Thank you for any and all help you can provide...

M

I am not sure if you are looking at the problem correctly. Rust does not know how to handle C++ objects like that.

For object constructors, destructors, and public methods, there is a completely separate ABI with an implicit this pointer. Your extern block in Rust does not match that. Even worse, Rust cannot understand the C++ ABI used by the compiler, because every C++ compiler uses its own!

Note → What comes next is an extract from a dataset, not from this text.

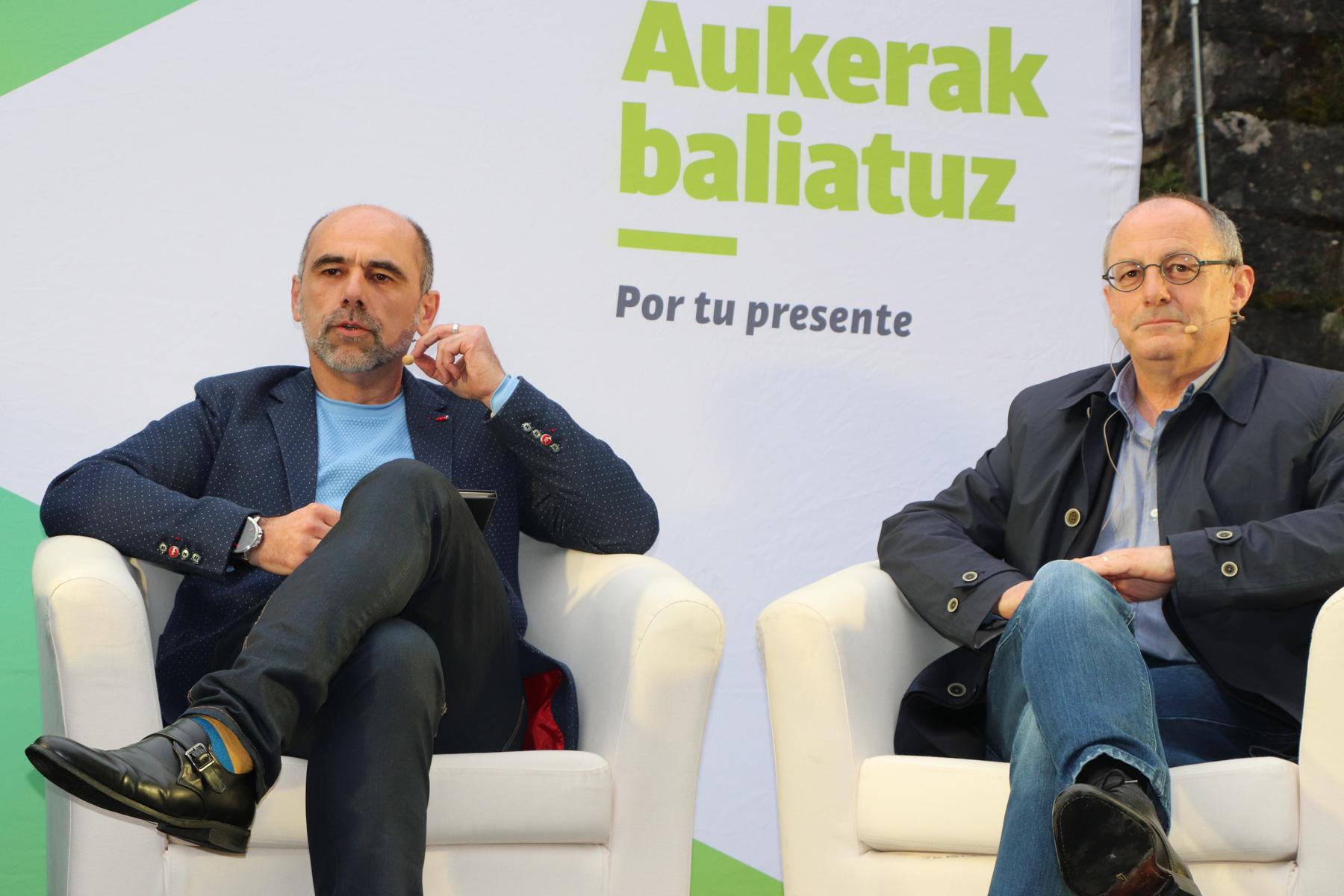 2019 04 05 Jonpeli JuanKarlos1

Because of this, all of the examples of C++ interop I know about have C wrappers for the actual method calls, construction, and destruction. For example:

// obj.cpp
class Obj { ...}

extern "C" {
    Obj *create_object(int* items, int len) {
         // ... turn the input args into a vector...
         return new Obj(vec);
    }
    void free_object(Obj *obj) {
        delete obj;
    }
    // wrap all the other methods as well...
}

Those functions can then be called from Rust with an extern block like you had. All of the Obj instances will reside on the C++ heap, and be borrowed by Rust.

I dimly remember a Rust presentation a while ago (I can't find it right now) which talked about how to simplify your C++ class enough so that Rust could actually own an instance of that class safely. It used a more advanced version of the opaque pointer pattern, but as someone who has not touched modern C++, it seemed to me like magic.

Sorry I couldn't be more help. I hope this at least points you in the right direction.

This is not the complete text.